## BEGIN Source records

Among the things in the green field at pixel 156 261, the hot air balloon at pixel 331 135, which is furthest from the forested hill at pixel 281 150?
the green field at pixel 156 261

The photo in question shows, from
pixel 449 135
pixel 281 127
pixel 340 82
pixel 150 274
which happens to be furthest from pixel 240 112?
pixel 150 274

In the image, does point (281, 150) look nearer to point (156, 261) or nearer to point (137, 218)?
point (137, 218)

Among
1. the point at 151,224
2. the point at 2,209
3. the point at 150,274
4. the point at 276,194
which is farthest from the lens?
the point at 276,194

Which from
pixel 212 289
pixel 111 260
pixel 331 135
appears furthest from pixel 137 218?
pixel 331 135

## END Source records
## BEGIN Source records

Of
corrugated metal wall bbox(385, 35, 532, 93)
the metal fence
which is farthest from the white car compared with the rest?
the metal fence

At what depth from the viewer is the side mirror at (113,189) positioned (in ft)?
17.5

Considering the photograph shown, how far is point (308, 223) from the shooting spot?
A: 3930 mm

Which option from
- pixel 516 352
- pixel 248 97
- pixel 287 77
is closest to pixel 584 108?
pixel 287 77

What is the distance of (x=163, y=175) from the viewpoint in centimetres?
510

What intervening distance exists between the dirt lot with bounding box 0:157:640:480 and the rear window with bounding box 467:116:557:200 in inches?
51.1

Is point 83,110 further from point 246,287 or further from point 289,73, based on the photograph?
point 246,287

## END Source records

- **Exercise task**: Gather every line above that contains the string "from" and copy each one in full.

- **Answer below**:
Among the things in the green field at pixel 156 261, the hot air balloon at pixel 331 135, which is furthest from the forested hill at pixel 281 150?
The photo in question shows, from
which happens to be furthest from pixel 240 112?
which is farthest from the lens?
Which from
appears furthest from pixel 137 218?
which is farthest from the white car compared with the rest?
At what depth from the viewer is the side mirror at (113,189) positioned (in ft)?
Considering the photograph shown, how far is point (308, 223) from the shooting spot?
Which option from
What is the distance of (x=163, y=175) from the viewpoint in centimetres?
Is point 83,110 further from point 246,287 or further from point 289,73, based on the photograph?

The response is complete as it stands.